▶ [WRITTEN INSTRUCTION] All of the entries need to be written out again, exactly as they are.

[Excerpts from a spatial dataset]
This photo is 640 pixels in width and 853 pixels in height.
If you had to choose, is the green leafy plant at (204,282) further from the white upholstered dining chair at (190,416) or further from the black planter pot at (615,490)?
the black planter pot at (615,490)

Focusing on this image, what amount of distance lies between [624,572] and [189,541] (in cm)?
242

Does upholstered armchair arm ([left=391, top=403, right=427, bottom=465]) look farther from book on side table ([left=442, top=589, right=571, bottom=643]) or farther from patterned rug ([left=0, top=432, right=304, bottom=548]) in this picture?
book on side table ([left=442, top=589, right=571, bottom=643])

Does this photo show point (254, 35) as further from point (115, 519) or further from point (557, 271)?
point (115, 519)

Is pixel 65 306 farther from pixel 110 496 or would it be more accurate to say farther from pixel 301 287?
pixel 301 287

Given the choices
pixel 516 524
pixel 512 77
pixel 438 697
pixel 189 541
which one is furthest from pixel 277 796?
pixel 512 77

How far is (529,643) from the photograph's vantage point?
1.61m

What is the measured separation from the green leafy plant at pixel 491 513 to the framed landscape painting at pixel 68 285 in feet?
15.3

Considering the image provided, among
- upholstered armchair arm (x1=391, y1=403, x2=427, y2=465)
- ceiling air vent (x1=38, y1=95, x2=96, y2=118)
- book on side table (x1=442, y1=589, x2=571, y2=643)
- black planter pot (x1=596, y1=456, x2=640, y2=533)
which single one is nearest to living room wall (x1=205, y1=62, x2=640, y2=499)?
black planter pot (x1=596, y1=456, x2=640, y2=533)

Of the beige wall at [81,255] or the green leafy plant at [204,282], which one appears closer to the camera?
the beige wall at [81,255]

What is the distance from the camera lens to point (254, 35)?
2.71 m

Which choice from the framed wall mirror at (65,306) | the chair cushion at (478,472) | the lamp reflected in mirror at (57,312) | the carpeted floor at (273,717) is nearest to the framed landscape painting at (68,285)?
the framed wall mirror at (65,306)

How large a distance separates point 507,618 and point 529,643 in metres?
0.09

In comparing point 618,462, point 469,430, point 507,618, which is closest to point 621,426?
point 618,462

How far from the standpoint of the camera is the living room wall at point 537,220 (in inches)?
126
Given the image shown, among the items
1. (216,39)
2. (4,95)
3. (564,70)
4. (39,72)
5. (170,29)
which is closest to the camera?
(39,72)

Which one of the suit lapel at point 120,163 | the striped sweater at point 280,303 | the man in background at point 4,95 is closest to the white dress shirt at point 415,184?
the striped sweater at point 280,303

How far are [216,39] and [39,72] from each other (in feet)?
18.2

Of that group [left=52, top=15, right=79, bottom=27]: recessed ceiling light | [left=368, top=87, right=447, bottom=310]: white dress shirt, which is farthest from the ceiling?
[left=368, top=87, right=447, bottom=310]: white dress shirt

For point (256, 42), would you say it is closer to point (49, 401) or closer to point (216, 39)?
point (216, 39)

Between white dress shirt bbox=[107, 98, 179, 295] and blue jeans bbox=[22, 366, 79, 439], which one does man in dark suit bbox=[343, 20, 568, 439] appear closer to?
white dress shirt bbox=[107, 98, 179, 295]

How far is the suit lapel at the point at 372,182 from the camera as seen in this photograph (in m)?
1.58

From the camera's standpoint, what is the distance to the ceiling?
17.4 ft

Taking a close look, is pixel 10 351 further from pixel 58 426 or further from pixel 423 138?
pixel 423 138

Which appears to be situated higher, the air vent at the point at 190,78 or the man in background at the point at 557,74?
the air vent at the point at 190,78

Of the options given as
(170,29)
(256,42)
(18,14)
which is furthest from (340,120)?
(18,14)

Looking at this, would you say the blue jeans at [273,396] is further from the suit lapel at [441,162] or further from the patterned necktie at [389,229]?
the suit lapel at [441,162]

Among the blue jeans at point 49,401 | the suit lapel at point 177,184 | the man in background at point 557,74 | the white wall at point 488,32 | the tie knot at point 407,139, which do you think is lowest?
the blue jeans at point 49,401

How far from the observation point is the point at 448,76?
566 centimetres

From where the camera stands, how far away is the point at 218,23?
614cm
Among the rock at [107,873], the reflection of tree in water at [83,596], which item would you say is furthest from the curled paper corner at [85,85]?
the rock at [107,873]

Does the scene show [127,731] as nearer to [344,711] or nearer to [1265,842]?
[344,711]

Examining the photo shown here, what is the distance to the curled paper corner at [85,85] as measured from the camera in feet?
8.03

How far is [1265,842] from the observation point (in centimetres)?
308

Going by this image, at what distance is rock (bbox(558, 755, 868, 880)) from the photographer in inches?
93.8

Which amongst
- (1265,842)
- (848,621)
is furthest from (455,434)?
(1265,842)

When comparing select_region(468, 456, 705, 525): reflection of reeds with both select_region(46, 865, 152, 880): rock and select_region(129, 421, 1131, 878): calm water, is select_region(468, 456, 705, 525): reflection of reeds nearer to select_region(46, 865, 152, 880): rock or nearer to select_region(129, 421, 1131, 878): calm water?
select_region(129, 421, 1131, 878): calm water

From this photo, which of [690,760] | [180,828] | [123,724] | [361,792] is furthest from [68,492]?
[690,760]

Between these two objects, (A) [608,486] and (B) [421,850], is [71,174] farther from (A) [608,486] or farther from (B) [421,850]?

▶ [TASK ANSWER]
This photo is 640 pixels in width and 853 pixels in height.
If you had to choose, is the green leafy plant at (204,282) further from the white upholstered dining chair at (190,416) or further from the black planter pot at (615,490)?
the black planter pot at (615,490)

Focusing on this image, what amount of distance lies between [624,572] and [189,541] (in cm)?
242

Does upholstered armchair arm ([left=391, top=403, right=427, bottom=465]) look farther from book on side table ([left=442, top=589, right=571, bottom=643]) or farther from patterned rug ([left=0, top=432, right=304, bottom=548]) in this picture?
book on side table ([left=442, top=589, right=571, bottom=643])

Does this photo show point (254, 35) as further from point (115, 519) or further from point (557, 271)?
point (115, 519)

Is pixel 65 306 farther from pixel 110 496 or would it be more accurate to say farther from pixel 301 287?
pixel 301 287

Given the choices
pixel 516 524
pixel 512 77
pixel 438 697
pixel 189 541
which one is furthest from pixel 277 796?
pixel 512 77

How far is (529,643) from the photograph's vantage point?
1.61m

What is the measured separation from the green leafy plant at pixel 491 513 to the framed landscape painting at pixel 68 285 in feet?
15.3

Considering the image provided, among
- upholstered armchair arm (x1=391, y1=403, x2=427, y2=465)
- ceiling air vent (x1=38, y1=95, x2=96, y2=118)
- book on side table (x1=442, y1=589, x2=571, y2=643)
- black planter pot (x1=596, y1=456, x2=640, y2=533)
which single one is nearest to living room wall (x1=205, y1=62, x2=640, y2=499)?
black planter pot (x1=596, y1=456, x2=640, y2=533)

Of the beige wall at [81,255] or the green leafy plant at [204,282], which one appears closer to the camera?
the beige wall at [81,255]

What is the distance from the camera lens to point (254, 35)?
2.71 m

Which choice from the framed wall mirror at (65,306) | the chair cushion at (478,472) | the lamp reflected in mirror at (57,312) | the carpeted floor at (273,717) is nearest to the framed landscape painting at (68,285)?
the framed wall mirror at (65,306)

How large a distance separates point 507,618 and point 529,643 in metres?
0.09

In comparing point 618,462, point 469,430, point 507,618, which is closest to point 621,426?
point 618,462

How far from the standpoint of the camera is the living room wall at point 537,220 (in inches)?
126
Given the image shown, among the items
1. (216,39)
2. (4,95)
3. (564,70)
4. (39,72)
5. (170,29)
which is closest to the camera?
(39,72)

Which one of the suit lapel at point 120,163 | the striped sweater at point 280,303 | the man in background at point 4,95 is closest to the white dress shirt at point 415,184?
the striped sweater at point 280,303

How far are [216,39] and [39,72] from each other (in feet)?
18.2

Of that group [left=52, top=15, right=79, bottom=27]: recessed ceiling light | [left=368, top=87, right=447, bottom=310]: white dress shirt, which is farthest from the ceiling?
[left=368, top=87, right=447, bottom=310]: white dress shirt

For point (256, 42), would you say it is closer to point (49, 401) or closer to point (216, 39)?
point (216, 39)

Between white dress shirt bbox=[107, 98, 179, 295] and blue jeans bbox=[22, 366, 79, 439], which one does man in dark suit bbox=[343, 20, 568, 439] appear closer to?
white dress shirt bbox=[107, 98, 179, 295]

How far is the suit lapel at the point at 372,182 from the camera as seen in this photograph (in m)?
1.58

From the camera's standpoint, what is the distance to the ceiling?
17.4 ft

Taking a close look, is pixel 10 351 further from pixel 58 426 or further from pixel 423 138?
pixel 423 138

Which appears to be situated higher, the air vent at the point at 190,78 or the man in background at the point at 557,74?
the air vent at the point at 190,78

Of the options given as
(170,29)
(256,42)
(18,14)
which is furthest from (340,120)?
(18,14)

Looking at this, would you say the blue jeans at [273,396] is further from the suit lapel at [441,162] or further from the patterned necktie at [389,229]?
the suit lapel at [441,162]

Among the blue jeans at point 49,401 | the suit lapel at point 177,184 | the man in background at point 557,74 | the white wall at point 488,32 | the tie knot at point 407,139, which do you think is lowest?
the blue jeans at point 49,401

How far from the observation point is the point at 448,76?
566 centimetres

From where the camera stands, how far away is the point at 218,23?
614cm
Among the rock at [107,873], the reflection of tree in water at [83,596], which item would you say is furthest from the curled paper corner at [85,85]?
the rock at [107,873]

Does the scene show [127,731] as nearer to [344,711] or nearer to [1265,842]?
[344,711]

Examining the photo shown here, what is the distance to the curled paper corner at [85,85] as measured from the camera in feet?
8.03

How far is [1265,842] from the observation point (in centimetres)?
308

Going by this image, at what distance is rock (bbox(558, 755, 868, 880)) from the photographer in inches?
93.8

Which amongst
- (1265,842)
- (848,621)
is furthest from (455,434)?
(1265,842)

When comparing select_region(468, 456, 705, 525): reflection of reeds with both select_region(46, 865, 152, 880): rock and select_region(129, 421, 1131, 878): calm water, is select_region(468, 456, 705, 525): reflection of reeds nearer to select_region(46, 865, 152, 880): rock or nearer to select_region(129, 421, 1131, 878): calm water?
select_region(129, 421, 1131, 878): calm water

From this photo, which of [690,760] | [180,828] | [123,724] | [361,792] is furthest from [68,492]?
[690,760]

Between these two objects, (A) [608,486] and (B) [421,850], is [71,174] farther from (A) [608,486] or farther from (B) [421,850]?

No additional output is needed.